TASK DESCRIPTION: Go through the data below and repeat it exactly, skipping each picture.

DATA SEGMENT:
____________________
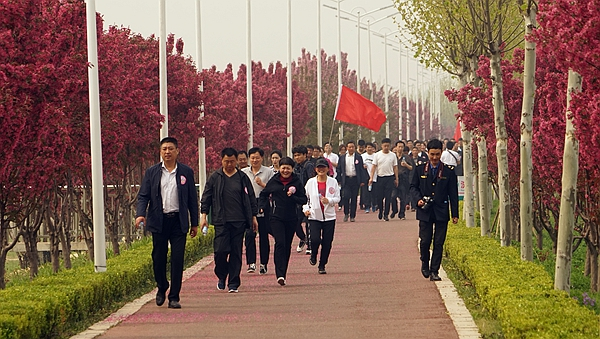 河南省全民健步走活动(西平站)启动仪式举行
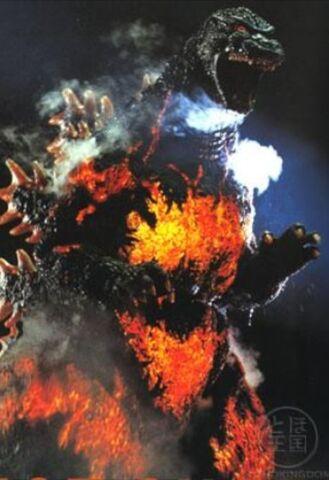 File:Burning Godzilla.jpg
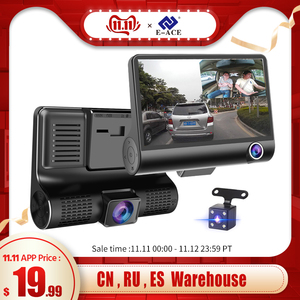 E-ACE Car DVR 3 Cameras Lens 4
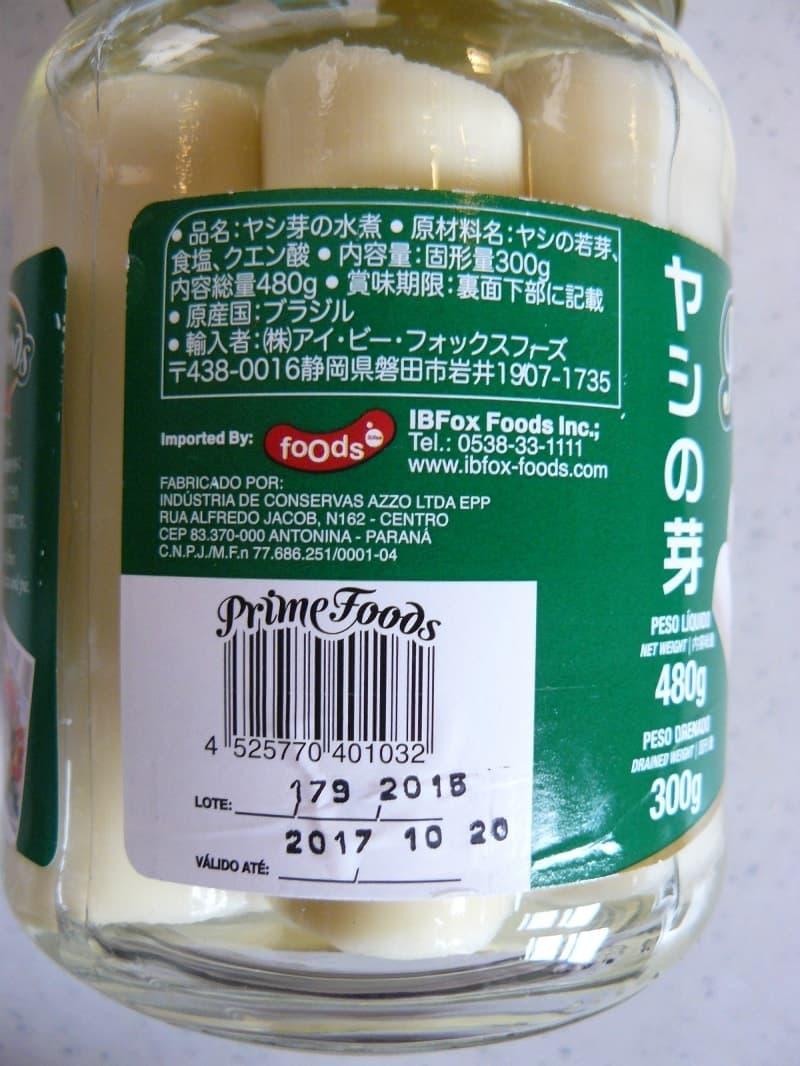 [3]が投稿したPrime Foods パルミット (ヤシの新芽)の写真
____________________
EXERCISE OUTPUT:
 河南省全民健步走活动(西平站)启动仪式举行
 File:Burning Godzilla.jpg
 E-ACE Car DVR 3 Cameras Lens 4
 [3]が投稿したPrime Foods パルミット (ヤシの新芽)の写真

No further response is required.